Driver: GTiff/GeoTIFF Files: ortho_1-1_1n_s_pa003_2013_1.jpeg Size is 59112, 56449 Coordinate System is: PROJCS["NAD_1983_UTM_Zone_17N", GEOGCS["GCS_North_American_1983", DATUM["D_North_American_1983", SPHEROID["GRS_1980",6378137,298.257222101]], PRIMEM["Greenwich",0], UNIT["degree",0.0174532925199433]], PROJECTION["Transverse_Mercator"], PARAMETER["latitude_of_origin",0], PARAMETER["central_meridian",-81], PARAMETER["scale_factor",0.9996], PARAMETER["false_easting",500000], PARAMETER["false_northing",0], UNIT["metre",1, AUTHORITY["EPSG","9001"]]] Metadata: AREA_OR_POINT=Area TIFFTAG_XRESOLUTION=1 TIFFTAG_YRESOLUTION=1 Image Structure Metadata: COMPRESSION=YCbCr JPEG INTERLEAVE=PIXEL SOURCE_COLOR_SPACE=YCbCr Corner Coordinates: Upper Left ( 0.0, 0.0) Lower Left ( 0.0,56449.0) Upper Right (59112.0, 0.0) Lower Right (59112.0,56449.0) Center (29556.0,28224.5) Band 1 Block=256x256 Type=Byte, ColorInterp=Red Band 2 Block=256x256 Type=Byte, ColorInterp=Green Band 3 Block=256x256 Type=Byte, ColorInterp=Blue
In #qgis I was told that it’s usually prudent to precalulate overviews (which are similar to zoom-levels in a TMS). This calculates an image pyramid, but not exactly that generates images that can be used to quickly display the image when zoomed in and out without having to compute it from the base blocks every time.
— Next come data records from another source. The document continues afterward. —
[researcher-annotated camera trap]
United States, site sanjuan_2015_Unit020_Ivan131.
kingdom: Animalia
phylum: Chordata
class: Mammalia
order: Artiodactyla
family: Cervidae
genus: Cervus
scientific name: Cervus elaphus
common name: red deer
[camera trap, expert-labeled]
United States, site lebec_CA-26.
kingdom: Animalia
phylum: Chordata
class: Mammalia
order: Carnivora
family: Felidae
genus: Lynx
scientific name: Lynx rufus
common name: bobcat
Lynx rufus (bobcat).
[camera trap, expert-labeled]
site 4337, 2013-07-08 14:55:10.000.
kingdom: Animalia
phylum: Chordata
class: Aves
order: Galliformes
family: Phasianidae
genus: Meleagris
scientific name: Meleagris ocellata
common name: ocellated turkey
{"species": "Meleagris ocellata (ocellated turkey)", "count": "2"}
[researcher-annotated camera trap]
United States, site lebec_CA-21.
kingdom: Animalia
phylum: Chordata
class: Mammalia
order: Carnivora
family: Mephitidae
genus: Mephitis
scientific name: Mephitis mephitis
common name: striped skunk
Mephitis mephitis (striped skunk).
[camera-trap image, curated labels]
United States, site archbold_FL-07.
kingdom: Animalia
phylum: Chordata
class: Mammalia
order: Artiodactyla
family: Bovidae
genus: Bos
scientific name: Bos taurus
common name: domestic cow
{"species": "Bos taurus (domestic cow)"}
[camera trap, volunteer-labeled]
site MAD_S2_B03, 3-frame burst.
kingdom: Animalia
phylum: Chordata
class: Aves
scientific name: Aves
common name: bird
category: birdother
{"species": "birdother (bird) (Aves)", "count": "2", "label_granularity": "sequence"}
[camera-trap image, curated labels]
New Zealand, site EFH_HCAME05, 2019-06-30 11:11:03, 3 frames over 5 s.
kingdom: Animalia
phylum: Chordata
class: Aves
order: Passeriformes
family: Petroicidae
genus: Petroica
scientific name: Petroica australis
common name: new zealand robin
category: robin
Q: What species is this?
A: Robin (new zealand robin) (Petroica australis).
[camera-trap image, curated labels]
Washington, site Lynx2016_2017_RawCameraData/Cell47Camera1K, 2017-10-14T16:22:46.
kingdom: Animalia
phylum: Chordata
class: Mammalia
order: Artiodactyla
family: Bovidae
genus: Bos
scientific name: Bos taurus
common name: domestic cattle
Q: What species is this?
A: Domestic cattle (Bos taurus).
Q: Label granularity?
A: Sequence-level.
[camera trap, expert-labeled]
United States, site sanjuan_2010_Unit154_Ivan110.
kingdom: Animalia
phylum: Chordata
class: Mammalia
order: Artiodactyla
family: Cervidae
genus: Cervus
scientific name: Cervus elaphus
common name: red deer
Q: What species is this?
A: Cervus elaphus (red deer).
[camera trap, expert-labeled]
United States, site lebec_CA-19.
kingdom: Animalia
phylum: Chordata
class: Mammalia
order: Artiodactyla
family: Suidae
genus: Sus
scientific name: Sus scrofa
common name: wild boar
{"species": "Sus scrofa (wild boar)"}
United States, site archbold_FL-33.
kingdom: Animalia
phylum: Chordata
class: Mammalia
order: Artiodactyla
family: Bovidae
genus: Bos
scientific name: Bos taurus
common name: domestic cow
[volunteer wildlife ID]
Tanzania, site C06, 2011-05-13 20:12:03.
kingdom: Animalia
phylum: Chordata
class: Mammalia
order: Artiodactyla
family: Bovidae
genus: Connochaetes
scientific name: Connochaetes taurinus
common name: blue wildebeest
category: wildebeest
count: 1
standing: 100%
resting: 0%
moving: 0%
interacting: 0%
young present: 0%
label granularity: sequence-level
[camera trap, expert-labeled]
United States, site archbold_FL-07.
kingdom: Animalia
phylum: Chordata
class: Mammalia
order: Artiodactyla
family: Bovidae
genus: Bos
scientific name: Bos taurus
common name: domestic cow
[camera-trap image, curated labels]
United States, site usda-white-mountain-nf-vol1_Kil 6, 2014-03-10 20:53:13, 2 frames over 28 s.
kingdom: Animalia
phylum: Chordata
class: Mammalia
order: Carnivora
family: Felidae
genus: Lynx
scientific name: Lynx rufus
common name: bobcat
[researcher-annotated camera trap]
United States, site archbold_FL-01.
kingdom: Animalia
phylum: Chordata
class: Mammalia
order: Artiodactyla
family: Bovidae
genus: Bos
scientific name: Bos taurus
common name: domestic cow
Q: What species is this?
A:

gdaladdo -r gauss ortho_1-1_1n_s_pa003_2013_1.jpeg 2 4 8 16 32 64 128 256 512
Will compute overviews for half, quarter, eight, &c of the entire image (Note that these are powers of 2, as that works best because it becomes easy to calculate the size of the pyramid).
gdalinfo shows that we’ve added overviews.
Driver: GTiff/GeoTIFF Files: ortho_1-1_1n_s_pa003_2013_1.jpeg Size is 59112, 56449 Coordinate System is: PROJCS["NAD_1983_UTM_Zone_17N", GEOGCS["GCS_North_American_1983", DATUM["D_North_American_1983", SPHEROID["GRS_1980",6378137,298.257222101]], PRIMEM["Greenwich",0], UNIT["degree",0.0174532925199433]], PROJECTION["Transverse_Mercator"], PARAMETER["latitude_of_origin",0], PARAMETER["central_meridian",-81], PARAMETER["scale_factor",0.9996], PARAMETER["false_easting",500000], PARAMETER["false_northing",0], UNIT["metre",1, AUTHORITY["EPSG","9001"]]] Metadata: AREA_OR_POINT=Area TIFFTAG_XRESOLUTION=1 TIFFTAG_YRESOLUTION=1 Image Structure Metadata: COMPRESSION=YCbCr JPEG INTERLEAVE=PIXEL SOURCE_COLOR_SPACE=YCbCr Corner Coordinates: Upper Left ( 0.0, 0.0) Lower Left ( 0.0,56449.0) Upper Right (59112.0, 0.0) Lower Right (59112.0,56449.0) Center (29556.0,28224.5) Band 1 Block=256x256 Type=Byte, ColorInterp=Red Overviews: 29556x28225, 14778x14113, 7389x7057, 3695x3529, 1848x1765, 924x883, 462x442, 231x221, 116x111 Band 2 Block=256x256 Type=Byte, ColorInterp=Green Overviews: 29556x28225, 14778x14113, 7389x7057, 3695x3529, 1848x1765, 924x883, 462x442, 231x221, 116x111 Band 3 Block=256x256 Type=Byte, ColorInterp=Blue Overviews: 29556x28225, 14778x14113, 7389x7057, 3695x3529, 1848x1765, 924x883, 462x442, 231x221, 116x111
Now, how does this compare with the original SRID in terms of size?
|JPEG (with overviews)||1.6G||2.5|
In terms of quality, I haven’t noticed a difference.